While I'm sure PG would argue that YC partners have the capability and
expertise to succeed if any of these kinds of companies came to YC, they would
likely be better served by an accelerator focused on these markets and issues.

------
mkramlich
Great news! Sounds like a good model (essentially, YC's again) and a good
team, and off to a lean/substantive approach.

I happen to have 2 different education startup projects, one of which might be
a good fit for Imagine K12. However, the logistics and economics of moving out
to SF for 3 months are making me hesitant to apply yet. I live in Colorado, no
longer the college student age/stereotype, etc. But the team and mission is
exciting. (YC is awesome too, of course, but the living-in-SV-area-for-months
thing has been a big negative for me with their program as well.)

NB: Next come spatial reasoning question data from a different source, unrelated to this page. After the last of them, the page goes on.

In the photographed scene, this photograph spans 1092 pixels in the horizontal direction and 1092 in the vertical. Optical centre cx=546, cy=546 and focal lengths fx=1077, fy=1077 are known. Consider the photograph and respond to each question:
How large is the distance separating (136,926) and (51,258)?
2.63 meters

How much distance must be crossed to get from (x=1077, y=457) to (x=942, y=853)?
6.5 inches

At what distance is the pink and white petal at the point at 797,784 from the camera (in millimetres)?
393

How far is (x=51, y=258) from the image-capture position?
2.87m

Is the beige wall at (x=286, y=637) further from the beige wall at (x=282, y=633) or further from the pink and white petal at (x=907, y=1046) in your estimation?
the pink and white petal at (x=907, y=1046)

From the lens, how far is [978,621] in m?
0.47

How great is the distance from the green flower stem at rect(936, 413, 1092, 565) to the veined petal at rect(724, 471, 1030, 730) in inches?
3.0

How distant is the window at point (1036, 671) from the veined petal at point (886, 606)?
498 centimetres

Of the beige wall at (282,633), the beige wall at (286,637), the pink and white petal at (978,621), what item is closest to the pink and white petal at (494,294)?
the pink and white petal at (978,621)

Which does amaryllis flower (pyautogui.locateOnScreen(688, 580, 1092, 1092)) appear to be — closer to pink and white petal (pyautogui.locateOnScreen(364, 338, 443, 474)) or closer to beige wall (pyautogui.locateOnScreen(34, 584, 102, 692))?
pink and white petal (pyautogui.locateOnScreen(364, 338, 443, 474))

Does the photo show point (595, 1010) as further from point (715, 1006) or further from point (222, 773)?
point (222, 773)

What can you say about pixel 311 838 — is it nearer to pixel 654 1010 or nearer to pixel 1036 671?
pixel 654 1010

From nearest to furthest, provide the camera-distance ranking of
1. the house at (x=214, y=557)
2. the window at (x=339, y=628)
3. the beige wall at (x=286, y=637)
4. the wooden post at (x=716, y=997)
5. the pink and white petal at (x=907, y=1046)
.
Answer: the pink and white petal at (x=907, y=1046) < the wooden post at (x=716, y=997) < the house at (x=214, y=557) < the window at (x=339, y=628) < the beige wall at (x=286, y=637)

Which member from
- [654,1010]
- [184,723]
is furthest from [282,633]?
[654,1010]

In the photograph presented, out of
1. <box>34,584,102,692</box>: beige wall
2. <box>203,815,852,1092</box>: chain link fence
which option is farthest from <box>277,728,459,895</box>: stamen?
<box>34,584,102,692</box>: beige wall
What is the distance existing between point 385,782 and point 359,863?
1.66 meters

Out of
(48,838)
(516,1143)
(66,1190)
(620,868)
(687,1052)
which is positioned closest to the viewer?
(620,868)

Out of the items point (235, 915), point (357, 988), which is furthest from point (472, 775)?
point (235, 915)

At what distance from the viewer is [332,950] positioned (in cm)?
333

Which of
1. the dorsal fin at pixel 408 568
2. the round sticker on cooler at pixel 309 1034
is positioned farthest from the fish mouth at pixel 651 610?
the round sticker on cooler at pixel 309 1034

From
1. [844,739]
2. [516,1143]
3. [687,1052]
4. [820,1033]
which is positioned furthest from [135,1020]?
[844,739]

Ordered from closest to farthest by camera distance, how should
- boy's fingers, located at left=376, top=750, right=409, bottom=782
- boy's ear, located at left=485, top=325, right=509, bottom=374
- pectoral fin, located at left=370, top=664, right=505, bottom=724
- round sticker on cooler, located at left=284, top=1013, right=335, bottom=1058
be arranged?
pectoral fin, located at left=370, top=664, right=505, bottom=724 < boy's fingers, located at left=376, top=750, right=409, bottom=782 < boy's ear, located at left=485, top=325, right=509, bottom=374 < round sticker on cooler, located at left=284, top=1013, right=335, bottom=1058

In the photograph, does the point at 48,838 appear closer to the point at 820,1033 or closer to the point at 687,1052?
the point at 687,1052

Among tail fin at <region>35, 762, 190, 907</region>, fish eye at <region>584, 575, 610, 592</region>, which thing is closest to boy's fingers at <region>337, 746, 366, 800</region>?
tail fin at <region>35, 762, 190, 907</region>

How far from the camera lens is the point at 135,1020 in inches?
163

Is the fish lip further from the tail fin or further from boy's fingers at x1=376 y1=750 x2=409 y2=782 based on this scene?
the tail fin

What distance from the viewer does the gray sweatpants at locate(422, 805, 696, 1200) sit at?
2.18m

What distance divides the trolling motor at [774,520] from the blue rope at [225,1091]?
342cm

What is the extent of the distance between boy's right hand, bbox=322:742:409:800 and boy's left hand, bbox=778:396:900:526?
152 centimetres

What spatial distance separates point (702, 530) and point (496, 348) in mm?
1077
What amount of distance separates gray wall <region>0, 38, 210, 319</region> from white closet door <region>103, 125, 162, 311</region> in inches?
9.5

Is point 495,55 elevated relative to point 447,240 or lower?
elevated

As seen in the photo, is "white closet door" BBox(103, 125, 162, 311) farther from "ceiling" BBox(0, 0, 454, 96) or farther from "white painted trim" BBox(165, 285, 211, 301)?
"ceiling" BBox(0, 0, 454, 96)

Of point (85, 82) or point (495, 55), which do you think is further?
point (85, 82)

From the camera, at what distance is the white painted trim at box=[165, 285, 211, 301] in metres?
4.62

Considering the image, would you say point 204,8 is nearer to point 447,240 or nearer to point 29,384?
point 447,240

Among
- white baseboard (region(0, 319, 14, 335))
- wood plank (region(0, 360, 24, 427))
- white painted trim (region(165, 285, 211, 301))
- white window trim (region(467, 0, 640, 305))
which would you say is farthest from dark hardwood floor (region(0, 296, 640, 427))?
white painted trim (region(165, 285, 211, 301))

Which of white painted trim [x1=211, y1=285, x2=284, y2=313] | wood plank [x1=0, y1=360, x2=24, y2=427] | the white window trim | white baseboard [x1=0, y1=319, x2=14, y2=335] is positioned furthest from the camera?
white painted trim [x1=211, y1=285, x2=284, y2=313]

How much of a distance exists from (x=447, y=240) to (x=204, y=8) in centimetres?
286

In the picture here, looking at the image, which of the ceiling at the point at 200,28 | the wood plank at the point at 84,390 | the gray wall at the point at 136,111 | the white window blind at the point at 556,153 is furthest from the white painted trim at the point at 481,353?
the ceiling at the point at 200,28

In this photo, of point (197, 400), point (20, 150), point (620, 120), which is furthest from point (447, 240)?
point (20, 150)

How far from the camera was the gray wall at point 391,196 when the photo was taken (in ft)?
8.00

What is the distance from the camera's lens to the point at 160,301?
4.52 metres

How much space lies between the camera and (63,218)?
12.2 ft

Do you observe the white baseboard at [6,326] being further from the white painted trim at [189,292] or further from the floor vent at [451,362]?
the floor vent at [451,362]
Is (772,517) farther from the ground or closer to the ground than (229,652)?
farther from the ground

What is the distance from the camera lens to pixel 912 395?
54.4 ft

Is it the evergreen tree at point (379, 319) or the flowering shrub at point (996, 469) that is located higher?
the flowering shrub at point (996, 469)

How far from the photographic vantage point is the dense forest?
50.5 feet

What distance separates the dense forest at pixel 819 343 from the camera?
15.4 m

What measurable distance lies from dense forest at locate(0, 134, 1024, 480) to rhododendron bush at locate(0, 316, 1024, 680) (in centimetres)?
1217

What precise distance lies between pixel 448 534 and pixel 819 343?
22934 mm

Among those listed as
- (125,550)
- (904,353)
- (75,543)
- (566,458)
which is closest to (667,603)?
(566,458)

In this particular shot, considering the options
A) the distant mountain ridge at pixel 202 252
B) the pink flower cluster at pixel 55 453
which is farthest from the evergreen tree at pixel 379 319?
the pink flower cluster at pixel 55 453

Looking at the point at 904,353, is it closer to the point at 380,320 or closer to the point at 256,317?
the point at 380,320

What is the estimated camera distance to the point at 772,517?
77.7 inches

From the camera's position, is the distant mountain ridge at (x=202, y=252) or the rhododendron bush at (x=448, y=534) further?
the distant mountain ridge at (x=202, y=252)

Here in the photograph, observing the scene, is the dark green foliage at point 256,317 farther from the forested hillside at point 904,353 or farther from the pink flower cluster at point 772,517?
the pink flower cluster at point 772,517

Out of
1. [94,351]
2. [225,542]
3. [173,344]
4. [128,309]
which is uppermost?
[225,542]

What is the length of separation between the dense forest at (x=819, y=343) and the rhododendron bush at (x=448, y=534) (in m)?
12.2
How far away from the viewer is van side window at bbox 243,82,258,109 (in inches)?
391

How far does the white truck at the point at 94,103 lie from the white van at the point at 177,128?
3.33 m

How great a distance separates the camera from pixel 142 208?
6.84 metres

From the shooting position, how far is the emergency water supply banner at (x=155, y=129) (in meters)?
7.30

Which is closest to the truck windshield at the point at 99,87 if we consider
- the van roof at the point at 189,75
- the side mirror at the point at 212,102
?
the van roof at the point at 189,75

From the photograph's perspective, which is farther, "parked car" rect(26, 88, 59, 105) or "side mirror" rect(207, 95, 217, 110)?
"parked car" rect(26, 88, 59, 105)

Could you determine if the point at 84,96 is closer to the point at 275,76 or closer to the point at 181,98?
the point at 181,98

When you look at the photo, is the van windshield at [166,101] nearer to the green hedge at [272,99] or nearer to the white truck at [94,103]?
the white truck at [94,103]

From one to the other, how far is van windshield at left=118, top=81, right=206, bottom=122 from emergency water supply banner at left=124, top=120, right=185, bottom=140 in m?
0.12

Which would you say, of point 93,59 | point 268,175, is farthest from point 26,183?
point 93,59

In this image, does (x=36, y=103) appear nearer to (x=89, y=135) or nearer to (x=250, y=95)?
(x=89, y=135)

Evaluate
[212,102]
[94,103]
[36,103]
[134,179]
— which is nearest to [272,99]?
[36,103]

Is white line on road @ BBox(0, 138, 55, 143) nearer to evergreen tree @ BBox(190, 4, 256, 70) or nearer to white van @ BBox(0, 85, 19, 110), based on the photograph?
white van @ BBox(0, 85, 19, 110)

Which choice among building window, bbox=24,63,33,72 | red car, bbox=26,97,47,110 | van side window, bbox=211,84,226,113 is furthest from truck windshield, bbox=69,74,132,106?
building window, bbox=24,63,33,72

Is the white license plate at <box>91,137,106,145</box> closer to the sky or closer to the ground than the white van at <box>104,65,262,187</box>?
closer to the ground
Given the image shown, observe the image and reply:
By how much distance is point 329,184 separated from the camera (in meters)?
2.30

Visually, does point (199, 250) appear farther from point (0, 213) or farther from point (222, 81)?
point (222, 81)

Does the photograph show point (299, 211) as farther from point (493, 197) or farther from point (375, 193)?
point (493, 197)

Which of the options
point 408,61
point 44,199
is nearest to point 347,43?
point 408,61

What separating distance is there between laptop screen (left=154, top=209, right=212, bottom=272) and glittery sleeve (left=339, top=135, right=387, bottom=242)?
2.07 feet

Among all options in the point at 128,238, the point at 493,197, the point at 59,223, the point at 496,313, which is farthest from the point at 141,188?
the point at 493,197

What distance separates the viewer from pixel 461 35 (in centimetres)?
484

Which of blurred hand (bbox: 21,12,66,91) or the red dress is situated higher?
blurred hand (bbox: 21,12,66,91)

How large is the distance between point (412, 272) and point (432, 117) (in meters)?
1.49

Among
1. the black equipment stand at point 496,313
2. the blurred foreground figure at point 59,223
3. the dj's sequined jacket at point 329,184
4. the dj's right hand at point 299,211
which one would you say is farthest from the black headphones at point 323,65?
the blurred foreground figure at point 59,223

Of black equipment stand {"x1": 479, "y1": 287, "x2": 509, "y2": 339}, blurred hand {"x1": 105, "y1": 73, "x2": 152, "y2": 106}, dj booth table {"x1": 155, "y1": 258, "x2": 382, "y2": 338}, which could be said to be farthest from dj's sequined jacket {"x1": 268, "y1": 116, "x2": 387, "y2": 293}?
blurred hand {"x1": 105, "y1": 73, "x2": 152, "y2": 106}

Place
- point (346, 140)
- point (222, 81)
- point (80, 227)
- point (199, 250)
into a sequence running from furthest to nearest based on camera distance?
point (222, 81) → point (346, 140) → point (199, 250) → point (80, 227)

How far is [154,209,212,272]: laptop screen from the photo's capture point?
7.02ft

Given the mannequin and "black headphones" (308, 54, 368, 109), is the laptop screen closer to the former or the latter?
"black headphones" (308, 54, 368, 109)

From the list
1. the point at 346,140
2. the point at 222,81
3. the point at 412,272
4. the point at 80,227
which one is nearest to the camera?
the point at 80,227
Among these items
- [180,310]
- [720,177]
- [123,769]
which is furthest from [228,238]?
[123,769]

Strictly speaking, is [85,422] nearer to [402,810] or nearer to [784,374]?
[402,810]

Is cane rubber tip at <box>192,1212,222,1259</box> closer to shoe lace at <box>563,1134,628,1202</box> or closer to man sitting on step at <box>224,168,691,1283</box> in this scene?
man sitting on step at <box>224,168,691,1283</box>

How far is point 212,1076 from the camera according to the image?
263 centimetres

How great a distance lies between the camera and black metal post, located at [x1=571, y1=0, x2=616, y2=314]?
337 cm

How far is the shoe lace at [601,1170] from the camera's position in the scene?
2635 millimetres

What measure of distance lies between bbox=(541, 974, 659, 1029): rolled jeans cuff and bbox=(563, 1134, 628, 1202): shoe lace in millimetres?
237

I plan on analyzing some cost of living numbers, see if I can make the dollar
part at least make sense. Whether I could do it for $500/month, or
$1000/month, $2000/month, and what each level would get me. And it's not just
the direct cost of living, I'm also a guy with a career, paying client gigs,
etc. so there's a financial opportunity cost. Yes, yes, bootstrap myself,
obviously, and I already am, but I also see the value in getting mentors and
introductions and the biz dev connections into the education market. Cash
infusion is almost an afterthought, and giving away 6-10% is so small at the
seed stage that it is nothing to worry about.

------
philfreo
I'm excited about this program. Hopefully it will bring a lot more smart
entrepreneurs and developers into the edu-tech space. It's definitely an
industry that's in need of good talent, innovation, and creative problem
solving.

Quizlet.com (Alan Louie, one of this program's founders, is an advisor) is
looking for a few great people to join the small team in SF. If you have an
interest in edu-tech (or just working on a web product that's helping millions
of students study already), please get in touch. Email phil@[thedomain] or
<http://quizlet.com/jobs/>

------
gersh
How about a charter-school incubator? You probably have to be a teacher to
apply. The incubator would provide you with a classroom, and help you recruit
some students. If you succeed, then you get to start your own charter school.

------
ph0rque
I think the real advantage to a company such as this one is if they're able to
leverage their clout for K12 education startups to get their products into
public schools.

------
streeter
After talking with these guys, they are really serious and passionate about
creating a positive change in education.